With catchy songs like “Fat Lip” and “In Too Deep,” the Canadian band was part of a pop-punk wave that included Blink-182, Simple Plan, Good Charlotte and others.
The band Sum 41 announced on Monday that it was breaking up after 27 years, unleashing a well of nostalgia for the early 2000s, when pop punk seemed ubiquitous on MTV’s “Total Request Live” and in memorable scenes in blockbuster movies.
The Canadian group, fronted by the spiky-haired singer Deryck Whibley, was part of a pop-punk wave that included Blink-182, Simple Plan, Good Charlotte and Avril Lavigne.

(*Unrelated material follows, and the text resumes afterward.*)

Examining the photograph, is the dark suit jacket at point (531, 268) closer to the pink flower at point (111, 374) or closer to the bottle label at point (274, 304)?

Their hits included “Fat Lip” and “In Too Deep,” which fans loved to belt out in their car or jump up and down to at shows.
The band’s music was also featured in popular movies from the early 2000s, among them “Spider-Man,” “Dude, Where’s My Car?” and “Bring It On.”
In a statement on Twitter, Sum 41 did not explain why it was disbanding. It said it planned to finish its tour this year and that it would release a final album, “Heaven :x: Hell,” and announce a final tour to celebrate the end of its run.
“Being in Sum 41 since 1996 brought us some of the best moments of our lives,” the band members wrote. “We are forever grateful to our fans both old and new, who have supported us in every way. It is hard to articulate the love and respect we have for all of you and we wanted you to hear this from us first.”
News of the band’s decision led fans to mourn the end of an era. While many punk fans scorned Sum 41 and other groups like it as safe and conventional, pop-punk fans said the music was part of the soundtrack of their youth.
“Fat Lip” reached No. 1 on Billboard’s Alternative Airplay chart after Sum 41’s breakthrough album, “All Killer No Filler,” was released in 2001. And decades later, fans still packed Sum 41’s shows clad in fishnet stockings or dark skinny jeans and heavy eyeliner, accented with tricolor wrist sweatbands.
“Sum 41 is most definitely on the Mount Rushmore of early 2000s pop punk,” said Finn McKenty, the creator of the YouTube series “The Punk Rock MBA,” which features an episode on “The Strange History of Sum 41.”
“To be able to ride the wave of the MTV-type hype that they had and turn that into a career with real longevity and respect is a rare thing that they were able to pull off,” Mr. McKenty said.
The band’s music seemed to capture the spirit of suburban teenage high jinks.
In an interview with Billboard in 2021, Mr. Whibley said that when the band, which formed in suburban Toronto in 1996, was trying to gain notice, its members filmed themselves “doing stupid stuff like drive-by water gunning people, egging houses, and cut it with some film of our shows.”
The band’s manager then sent a three-minute version of the video to record companies.
“And then, it was a matter of weeks,” Mr. Whibley said. “Every label in the U.S. was trying to sign us, and it turned into a big bidding war.”
Mike Damante, the author of “Hey Suburbia: A Guide to the Emo/Pop-Punk Rise,” said that Sum 41 was one of the first popular pop-punk bands to fuse metal and hip-hop and that it was disbanding during “a really nostalgic time period for this time in music.”
In recent years, Sum 41 had toured with Simple Plan and The Offspring.
Mr. McKenty said the band had recently been producing music that was “as good or better” than its music from the early 2000s.
“I always like to see people go out on top, rather than go out sad,” he said.